The labels led to discrimination like that experienced by Ryan White — a teenager who was given six months to live at the time of his diagnosis — when he was denied entry to his middle school in Indiana in August 1985. White had contracted AIDS through contaminated blood products used to treat his hemophilia.
White died at 18, a month before his high school graduation. He is credited with putting a human face on HIV and became an international spokesperson against HIV and AIDS stigmas.
Months after White’s death, then-President Ronald Reagan publicly mentioned AIDS for the first time. Congress also passed the Ryan CARE Act, which provided more than $2 billion to help develop and maintain an affordable and accessible system of diagnosis and treatment for those most at risk of HIV and AIDS.
“Ryan White is not alive to celebrate his 50th birthday,” advocacy organization RiseUpToHIV said in a statement last December. “But thousands of people living with HIV crossed the half-century mark recently. They might not realize it, but most of them have been helped in some way by Ryan.”
In 2022, news of the third person cured of HIV — significantly, a woman of mixed-race — brings another dose of hope.
The first two men who were cured received bone marrow transplants from donors who carried a mutation that blocks HIV. Most of the 20,000 donors who have the valuable mutation are of Caucasian origin.
The third patient, who also had leukemia, received umbilical cord blood, which is more widely available than adult stem cells found in bone marrow transplants and does not need to be matched as closely to the recipient.

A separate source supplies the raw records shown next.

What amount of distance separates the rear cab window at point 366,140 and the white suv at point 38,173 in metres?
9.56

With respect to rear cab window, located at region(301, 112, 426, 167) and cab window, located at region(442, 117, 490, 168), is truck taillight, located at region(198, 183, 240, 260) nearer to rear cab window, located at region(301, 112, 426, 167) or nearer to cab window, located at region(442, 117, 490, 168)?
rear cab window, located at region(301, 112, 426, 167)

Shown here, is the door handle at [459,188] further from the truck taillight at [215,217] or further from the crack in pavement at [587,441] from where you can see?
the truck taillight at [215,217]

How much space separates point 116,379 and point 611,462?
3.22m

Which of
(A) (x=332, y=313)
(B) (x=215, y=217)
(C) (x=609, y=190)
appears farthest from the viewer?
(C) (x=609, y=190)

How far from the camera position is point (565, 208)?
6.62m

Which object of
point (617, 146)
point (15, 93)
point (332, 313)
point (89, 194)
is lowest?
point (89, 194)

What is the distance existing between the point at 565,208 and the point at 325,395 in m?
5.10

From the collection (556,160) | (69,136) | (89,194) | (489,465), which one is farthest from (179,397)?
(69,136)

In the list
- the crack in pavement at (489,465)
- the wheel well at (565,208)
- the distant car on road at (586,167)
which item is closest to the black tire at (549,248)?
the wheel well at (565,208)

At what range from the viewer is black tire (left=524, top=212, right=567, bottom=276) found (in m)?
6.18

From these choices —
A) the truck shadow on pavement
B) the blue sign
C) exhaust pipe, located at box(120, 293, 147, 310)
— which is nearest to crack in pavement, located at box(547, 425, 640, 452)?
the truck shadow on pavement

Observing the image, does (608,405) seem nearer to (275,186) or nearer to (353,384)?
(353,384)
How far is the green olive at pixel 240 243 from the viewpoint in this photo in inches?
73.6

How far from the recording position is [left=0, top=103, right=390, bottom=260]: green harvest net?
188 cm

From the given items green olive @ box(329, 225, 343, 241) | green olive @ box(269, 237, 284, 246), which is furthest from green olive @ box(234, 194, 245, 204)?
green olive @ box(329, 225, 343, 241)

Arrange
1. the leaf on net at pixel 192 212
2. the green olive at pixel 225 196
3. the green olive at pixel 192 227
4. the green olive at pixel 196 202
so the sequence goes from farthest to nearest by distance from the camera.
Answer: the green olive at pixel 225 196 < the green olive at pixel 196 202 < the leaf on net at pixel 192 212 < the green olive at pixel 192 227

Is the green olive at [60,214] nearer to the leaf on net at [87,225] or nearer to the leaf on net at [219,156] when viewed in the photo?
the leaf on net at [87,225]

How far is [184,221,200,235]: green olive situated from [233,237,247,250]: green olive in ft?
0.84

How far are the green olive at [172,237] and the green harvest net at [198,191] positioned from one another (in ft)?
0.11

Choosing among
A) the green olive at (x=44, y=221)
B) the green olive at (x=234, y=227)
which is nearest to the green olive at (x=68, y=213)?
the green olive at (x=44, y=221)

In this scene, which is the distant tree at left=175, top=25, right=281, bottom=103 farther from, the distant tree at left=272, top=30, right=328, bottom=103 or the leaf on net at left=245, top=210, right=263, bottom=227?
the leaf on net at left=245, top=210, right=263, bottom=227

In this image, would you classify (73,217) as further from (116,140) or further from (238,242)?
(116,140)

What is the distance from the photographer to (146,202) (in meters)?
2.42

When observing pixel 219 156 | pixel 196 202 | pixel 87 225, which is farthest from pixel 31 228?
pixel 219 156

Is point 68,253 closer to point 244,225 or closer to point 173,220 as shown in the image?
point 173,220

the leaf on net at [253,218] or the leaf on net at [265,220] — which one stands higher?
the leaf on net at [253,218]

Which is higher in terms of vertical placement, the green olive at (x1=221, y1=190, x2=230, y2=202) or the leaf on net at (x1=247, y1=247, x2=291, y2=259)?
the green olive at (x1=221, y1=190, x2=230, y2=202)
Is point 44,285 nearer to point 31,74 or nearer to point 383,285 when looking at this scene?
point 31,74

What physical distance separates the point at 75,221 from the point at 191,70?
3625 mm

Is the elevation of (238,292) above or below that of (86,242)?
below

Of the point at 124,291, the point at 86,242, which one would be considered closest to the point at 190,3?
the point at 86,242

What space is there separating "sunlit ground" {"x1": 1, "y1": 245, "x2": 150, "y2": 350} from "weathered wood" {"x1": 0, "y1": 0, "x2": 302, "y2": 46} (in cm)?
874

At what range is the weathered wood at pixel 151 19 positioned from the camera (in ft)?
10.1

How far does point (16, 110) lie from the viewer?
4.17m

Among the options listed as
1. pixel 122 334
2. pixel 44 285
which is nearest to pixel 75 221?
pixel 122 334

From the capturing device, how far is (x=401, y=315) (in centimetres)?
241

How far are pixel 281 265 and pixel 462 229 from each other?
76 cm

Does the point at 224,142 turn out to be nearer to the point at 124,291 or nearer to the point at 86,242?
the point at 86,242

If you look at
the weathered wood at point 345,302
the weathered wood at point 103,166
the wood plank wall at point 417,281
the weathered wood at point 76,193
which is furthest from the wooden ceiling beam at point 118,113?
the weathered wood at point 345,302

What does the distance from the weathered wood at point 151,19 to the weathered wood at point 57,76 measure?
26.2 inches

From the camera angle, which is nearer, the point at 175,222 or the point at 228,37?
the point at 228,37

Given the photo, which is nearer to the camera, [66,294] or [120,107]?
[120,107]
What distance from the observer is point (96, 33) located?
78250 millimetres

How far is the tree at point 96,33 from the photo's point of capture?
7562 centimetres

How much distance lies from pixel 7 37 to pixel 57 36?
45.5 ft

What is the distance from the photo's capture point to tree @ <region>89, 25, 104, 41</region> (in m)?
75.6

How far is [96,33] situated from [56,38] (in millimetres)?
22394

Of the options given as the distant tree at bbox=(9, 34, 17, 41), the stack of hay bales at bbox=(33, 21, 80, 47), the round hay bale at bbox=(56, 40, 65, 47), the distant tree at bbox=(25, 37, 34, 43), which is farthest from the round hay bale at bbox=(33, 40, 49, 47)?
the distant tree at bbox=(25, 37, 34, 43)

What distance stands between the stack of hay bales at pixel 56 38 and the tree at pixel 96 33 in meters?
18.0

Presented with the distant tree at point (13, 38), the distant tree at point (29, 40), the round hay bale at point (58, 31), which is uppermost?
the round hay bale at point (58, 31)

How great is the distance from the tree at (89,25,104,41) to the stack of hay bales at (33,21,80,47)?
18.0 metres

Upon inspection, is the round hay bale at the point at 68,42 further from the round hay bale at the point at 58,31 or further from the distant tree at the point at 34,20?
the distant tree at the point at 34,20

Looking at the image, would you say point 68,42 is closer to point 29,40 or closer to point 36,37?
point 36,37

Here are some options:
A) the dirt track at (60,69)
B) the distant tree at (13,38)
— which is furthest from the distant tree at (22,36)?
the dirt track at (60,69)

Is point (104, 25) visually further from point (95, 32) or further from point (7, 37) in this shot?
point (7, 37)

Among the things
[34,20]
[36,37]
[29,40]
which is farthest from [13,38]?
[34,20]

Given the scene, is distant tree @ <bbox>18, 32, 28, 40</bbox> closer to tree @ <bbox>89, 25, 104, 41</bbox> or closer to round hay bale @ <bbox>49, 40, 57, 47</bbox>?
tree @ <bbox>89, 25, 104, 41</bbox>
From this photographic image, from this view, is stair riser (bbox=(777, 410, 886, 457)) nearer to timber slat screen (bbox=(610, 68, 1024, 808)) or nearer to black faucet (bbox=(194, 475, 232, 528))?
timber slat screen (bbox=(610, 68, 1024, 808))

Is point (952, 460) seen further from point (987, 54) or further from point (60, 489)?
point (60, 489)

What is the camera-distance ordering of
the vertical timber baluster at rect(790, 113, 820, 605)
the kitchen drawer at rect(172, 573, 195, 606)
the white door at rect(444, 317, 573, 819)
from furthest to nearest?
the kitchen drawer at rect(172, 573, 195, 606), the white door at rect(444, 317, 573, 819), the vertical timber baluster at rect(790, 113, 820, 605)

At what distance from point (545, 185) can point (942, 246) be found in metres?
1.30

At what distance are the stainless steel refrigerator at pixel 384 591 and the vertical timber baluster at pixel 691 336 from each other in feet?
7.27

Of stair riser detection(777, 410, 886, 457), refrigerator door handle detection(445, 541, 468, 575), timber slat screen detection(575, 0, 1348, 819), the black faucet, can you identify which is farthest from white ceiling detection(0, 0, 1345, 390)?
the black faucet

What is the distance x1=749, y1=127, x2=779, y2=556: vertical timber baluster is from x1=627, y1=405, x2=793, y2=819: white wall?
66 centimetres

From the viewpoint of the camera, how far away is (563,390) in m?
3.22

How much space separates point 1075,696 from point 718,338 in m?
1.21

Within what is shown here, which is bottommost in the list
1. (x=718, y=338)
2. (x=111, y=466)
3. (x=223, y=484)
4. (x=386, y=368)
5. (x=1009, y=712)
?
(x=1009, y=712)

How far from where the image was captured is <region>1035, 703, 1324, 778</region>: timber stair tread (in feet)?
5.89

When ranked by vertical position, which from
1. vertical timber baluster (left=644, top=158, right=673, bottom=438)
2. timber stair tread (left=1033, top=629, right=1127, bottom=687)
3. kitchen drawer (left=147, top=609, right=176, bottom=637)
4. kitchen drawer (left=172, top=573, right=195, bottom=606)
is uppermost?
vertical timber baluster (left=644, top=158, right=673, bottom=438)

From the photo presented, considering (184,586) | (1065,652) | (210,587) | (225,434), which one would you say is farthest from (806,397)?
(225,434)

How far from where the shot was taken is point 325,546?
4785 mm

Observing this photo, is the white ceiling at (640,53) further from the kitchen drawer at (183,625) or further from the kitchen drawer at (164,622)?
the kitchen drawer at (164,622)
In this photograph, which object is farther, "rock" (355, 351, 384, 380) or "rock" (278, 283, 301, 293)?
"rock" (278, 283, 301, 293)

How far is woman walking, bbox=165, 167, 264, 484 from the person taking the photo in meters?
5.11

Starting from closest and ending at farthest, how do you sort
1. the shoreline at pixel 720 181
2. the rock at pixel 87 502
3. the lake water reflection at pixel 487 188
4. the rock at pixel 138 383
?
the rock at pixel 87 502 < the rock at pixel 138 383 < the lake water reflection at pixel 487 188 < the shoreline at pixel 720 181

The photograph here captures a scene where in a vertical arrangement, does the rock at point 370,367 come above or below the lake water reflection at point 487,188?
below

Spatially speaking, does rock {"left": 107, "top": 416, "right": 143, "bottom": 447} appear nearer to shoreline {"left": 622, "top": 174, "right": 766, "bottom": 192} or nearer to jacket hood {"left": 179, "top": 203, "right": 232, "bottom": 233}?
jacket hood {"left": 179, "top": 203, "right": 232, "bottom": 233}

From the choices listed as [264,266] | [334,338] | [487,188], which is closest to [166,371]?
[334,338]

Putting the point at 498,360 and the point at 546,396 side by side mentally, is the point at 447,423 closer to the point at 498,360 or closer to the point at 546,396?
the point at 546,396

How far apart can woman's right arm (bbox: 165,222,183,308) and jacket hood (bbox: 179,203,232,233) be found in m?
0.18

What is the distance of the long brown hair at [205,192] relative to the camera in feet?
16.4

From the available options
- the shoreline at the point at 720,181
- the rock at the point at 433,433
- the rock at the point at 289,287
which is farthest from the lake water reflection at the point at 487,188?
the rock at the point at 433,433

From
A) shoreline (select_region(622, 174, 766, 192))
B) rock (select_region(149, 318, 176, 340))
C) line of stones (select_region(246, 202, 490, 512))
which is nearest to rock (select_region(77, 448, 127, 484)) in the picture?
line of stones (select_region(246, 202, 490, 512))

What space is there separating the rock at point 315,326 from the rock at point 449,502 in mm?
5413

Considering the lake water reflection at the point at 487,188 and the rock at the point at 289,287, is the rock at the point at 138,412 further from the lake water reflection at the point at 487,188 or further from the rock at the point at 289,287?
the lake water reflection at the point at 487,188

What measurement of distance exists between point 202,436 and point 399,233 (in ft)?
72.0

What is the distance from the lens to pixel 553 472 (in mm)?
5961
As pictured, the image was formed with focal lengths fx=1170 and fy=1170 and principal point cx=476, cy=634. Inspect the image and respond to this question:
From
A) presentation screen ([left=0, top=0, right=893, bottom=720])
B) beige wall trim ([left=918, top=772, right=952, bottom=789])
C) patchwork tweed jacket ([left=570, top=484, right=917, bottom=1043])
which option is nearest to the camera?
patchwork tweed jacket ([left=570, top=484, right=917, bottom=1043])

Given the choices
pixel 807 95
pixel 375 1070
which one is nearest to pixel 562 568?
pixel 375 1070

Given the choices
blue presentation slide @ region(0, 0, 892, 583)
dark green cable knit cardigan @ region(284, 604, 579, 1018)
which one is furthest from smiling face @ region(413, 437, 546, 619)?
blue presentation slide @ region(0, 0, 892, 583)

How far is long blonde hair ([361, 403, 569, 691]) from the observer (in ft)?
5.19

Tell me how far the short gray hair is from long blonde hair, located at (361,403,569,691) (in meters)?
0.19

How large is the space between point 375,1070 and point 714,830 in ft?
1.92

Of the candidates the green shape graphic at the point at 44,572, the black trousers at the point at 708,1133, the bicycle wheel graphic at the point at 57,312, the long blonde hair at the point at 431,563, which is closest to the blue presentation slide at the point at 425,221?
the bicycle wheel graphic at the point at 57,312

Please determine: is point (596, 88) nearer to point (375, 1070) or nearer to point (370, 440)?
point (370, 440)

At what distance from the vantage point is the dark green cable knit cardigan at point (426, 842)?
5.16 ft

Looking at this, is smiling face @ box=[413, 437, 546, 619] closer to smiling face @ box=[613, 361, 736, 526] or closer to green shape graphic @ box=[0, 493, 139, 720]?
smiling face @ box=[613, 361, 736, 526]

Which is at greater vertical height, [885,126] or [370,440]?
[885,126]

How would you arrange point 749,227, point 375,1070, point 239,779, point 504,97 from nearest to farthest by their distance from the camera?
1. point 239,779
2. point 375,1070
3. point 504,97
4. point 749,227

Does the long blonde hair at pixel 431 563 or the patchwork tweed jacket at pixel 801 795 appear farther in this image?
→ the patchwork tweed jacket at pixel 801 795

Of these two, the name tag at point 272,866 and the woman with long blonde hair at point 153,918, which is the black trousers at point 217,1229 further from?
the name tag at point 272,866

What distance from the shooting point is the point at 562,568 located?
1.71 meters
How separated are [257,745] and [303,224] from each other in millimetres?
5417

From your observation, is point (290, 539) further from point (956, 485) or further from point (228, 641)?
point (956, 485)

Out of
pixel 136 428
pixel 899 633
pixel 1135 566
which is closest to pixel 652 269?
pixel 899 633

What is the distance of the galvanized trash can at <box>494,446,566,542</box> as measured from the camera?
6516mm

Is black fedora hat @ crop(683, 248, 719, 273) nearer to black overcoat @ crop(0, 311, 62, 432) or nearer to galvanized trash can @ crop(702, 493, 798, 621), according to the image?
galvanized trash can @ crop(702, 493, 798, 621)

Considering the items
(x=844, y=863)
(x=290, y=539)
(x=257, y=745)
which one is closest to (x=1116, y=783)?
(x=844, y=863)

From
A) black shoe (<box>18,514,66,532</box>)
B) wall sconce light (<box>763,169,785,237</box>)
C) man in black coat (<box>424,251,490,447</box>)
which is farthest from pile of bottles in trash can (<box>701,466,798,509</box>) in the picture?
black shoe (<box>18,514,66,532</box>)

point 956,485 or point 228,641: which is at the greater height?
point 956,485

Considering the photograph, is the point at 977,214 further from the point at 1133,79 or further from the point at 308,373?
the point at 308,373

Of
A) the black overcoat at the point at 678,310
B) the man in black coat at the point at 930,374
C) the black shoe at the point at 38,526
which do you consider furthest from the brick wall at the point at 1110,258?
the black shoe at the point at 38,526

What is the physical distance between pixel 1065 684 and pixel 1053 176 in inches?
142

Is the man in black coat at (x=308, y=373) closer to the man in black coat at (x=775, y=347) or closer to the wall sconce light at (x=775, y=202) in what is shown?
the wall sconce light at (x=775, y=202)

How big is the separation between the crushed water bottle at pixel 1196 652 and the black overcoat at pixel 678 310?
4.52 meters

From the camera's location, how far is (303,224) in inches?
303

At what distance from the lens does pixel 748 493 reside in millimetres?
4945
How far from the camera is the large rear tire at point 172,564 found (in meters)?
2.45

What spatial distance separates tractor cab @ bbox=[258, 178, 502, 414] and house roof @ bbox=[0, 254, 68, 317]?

The partial match between donor and recipient could cure dozens who live with both HIV and cancer.
While doctors and researchers don’t see this new method becoming common, the sex and racial background of this third case paves the way toward developing a cure for HIV.
“The fact that she’s mixed race, and that she’s a woman, that is really important scientifically and really important in terms of the community impact,” as Dr. Steven Deeks, an AIDS expert at the University of California, San Francisco, told the New York Times. Deeks was not involved in the research.
Scientists might still have a long way to go, but major achievements like this one are worth celebrating on the road to beating HIV and AIDS.